- **The problem**: Please write the listing below out again exactly, leaving every picture behind.

Spatial reasoning question data:
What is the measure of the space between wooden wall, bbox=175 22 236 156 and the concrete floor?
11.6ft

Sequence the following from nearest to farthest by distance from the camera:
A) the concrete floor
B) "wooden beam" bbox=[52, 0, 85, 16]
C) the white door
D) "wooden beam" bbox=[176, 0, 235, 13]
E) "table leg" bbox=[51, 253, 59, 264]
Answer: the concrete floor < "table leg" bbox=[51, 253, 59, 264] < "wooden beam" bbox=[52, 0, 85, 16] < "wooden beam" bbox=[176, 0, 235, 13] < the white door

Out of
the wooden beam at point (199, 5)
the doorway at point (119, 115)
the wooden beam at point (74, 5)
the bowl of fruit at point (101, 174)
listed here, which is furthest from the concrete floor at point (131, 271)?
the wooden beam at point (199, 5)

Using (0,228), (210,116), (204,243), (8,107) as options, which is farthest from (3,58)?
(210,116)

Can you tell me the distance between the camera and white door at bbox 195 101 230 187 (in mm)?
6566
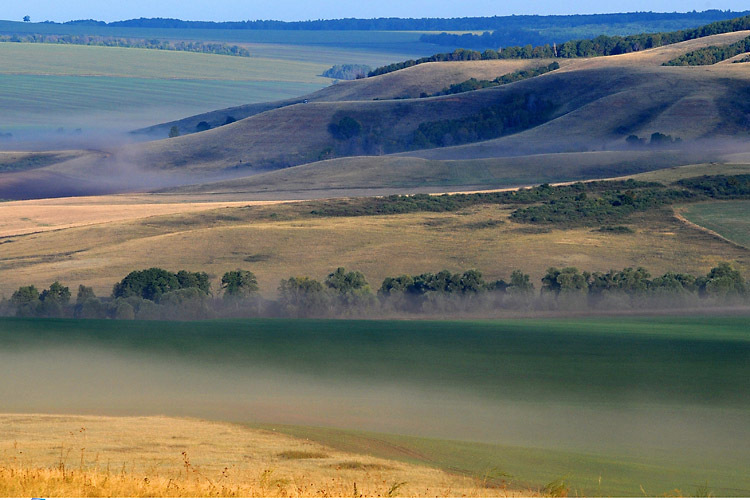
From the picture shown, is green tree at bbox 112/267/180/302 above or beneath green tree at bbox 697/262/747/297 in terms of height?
above

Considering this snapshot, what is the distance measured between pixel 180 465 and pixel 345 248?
4280 centimetres

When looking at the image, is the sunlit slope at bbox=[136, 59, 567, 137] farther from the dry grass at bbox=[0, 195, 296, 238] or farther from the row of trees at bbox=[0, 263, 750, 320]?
the row of trees at bbox=[0, 263, 750, 320]

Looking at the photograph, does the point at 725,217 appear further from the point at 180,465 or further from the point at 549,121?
the point at 549,121

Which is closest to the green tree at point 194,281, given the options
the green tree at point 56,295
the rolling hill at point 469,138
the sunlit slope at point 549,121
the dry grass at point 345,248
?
the dry grass at point 345,248

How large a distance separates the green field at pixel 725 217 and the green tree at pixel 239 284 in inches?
1095

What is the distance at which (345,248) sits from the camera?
62531 millimetres

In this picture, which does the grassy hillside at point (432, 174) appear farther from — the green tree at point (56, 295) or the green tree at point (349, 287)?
the green tree at point (56, 295)

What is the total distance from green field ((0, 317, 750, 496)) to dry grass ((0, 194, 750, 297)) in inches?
581

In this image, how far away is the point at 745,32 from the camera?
196750 mm

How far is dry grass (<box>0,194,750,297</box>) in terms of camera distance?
57312 mm

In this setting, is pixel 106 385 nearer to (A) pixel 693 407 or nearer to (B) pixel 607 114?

- **Completed task**:
What is the measure of the space between wooden wall, bbox=175 22 236 156 and the concrete floor?
11.6ft

Sequence the following from nearest to farthest by distance from the camera:
A) the concrete floor
B) "wooden beam" bbox=[52, 0, 85, 16]
C) the white door
D) "wooden beam" bbox=[176, 0, 235, 13]
E) "table leg" bbox=[51, 253, 59, 264]
Answer: the concrete floor < "table leg" bbox=[51, 253, 59, 264] < "wooden beam" bbox=[52, 0, 85, 16] < "wooden beam" bbox=[176, 0, 235, 13] < the white door

Out of
the wooden beam at point (199, 5)
the doorway at point (119, 115)
the wooden beam at point (74, 5)
the bowl of fruit at point (101, 174)
listed here, which is furthest from the concrete floor at point (131, 271)?
the wooden beam at point (199, 5)

Using (0,228), (210,116), (204,243), (8,107) as options, which is farthest from (3,58)?
(210,116)

Can you tell me the distance between the camera and white door at bbox 195 101 230 187 (in mm)?
6566
From the picture shown, is green tree at bbox 112/267/180/302 above or beneath green tree at bbox 697/262/747/297 in terms of height?
above

Considering this snapshot, what is the distance measured between pixel 180 465 and pixel 345 248?
4280 centimetres

When looking at the image, is the sunlit slope at bbox=[136, 59, 567, 137] farther from the dry grass at bbox=[0, 195, 296, 238] or farther from the row of trees at bbox=[0, 263, 750, 320]?
the row of trees at bbox=[0, 263, 750, 320]

Looking at the photograph, does the point at 725,217 appear further from the point at 180,465 or further from the point at 549,121?
the point at 549,121

Which is closest to the green tree at point 194,281, given the options
the green tree at point 56,295
the rolling hill at point 469,138
the sunlit slope at point 549,121
the dry grass at point 345,248
?
the dry grass at point 345,248

How large a distance separates the green field at pixel 725 217 and the green tree at pixel 239 284 in inches?
1095

What is the distance at which (345,248) sits from the camera?
62531 millimetres

In this picture, which does the grassy hillside at point (432, 174) appear farther from — the green tree at point (56, 295) or the green tree at point (349, 287)?
the green tree at point (56, 295)

What is the total distance from green field ((0, 317, 750, 496)) to dry grass ((0, 194, 750, 297)) in inches?
581

In this image, how far away is the point at 745,32 from the camera?
196750 mm

How far is dry grass (<box>0,194,750,297</box>) in terms of camera distance?
57312 mm

In this setting, is pixel 106 385 nearer to (A) pixel 693 407 or nearer to (B) pixel 607 114?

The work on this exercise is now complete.